I do not know about you, but if you ask me I am very cautious of my every movement every single words I say. Meaning that I do not simply use my sharp or harsh words against people. Well, yes I may sound sarcastic to some people but only if I am provoked. I am just defending myself not wanting others to take me as their daily jokes.
Nway, there are these two teachers in my school surprisingly I am pretty much close to them. But secretly I am a bit annoyed with them both. Knowing me or any other teachers we are gifted with a special talent to act. So I act normal, pretending I am not moved by their words or actions.
I am not yet blessed with my own baby. Can you please stop teasing me with the baby making thing? Its not funny.
I know you are still thrilled with your newborn but would you just stop sending me flashnews about him every now and then? Or make it less. It make sme sick sometimes.

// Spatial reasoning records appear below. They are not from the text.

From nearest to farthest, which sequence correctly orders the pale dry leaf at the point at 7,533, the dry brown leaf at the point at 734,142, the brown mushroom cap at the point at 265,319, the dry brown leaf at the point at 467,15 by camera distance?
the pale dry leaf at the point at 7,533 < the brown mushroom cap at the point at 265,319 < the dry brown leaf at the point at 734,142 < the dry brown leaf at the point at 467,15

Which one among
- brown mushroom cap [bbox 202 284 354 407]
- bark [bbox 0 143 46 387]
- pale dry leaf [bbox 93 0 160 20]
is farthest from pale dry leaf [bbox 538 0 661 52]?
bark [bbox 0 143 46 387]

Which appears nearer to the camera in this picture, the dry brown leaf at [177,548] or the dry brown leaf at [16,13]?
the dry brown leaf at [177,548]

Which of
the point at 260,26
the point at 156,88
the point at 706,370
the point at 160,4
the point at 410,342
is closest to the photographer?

Yes you got another designer handbag this month from your hubby. That makes total of them hhmmm lets see...200 already? Why tell me all these when you know I cant afford it in a million years? Dont you care about others feelings?
I am pathetic.
Hubby officially prohibit me from getting near them. Oh, did I mention that they will come to me unfailingly to purposely do their stuff? I dont have to go anywhere.
To be optimist, maybe they do not realise that they were actually hurting me inside. Maybe they just wanted to share thleir excitement. Or maybe its just me?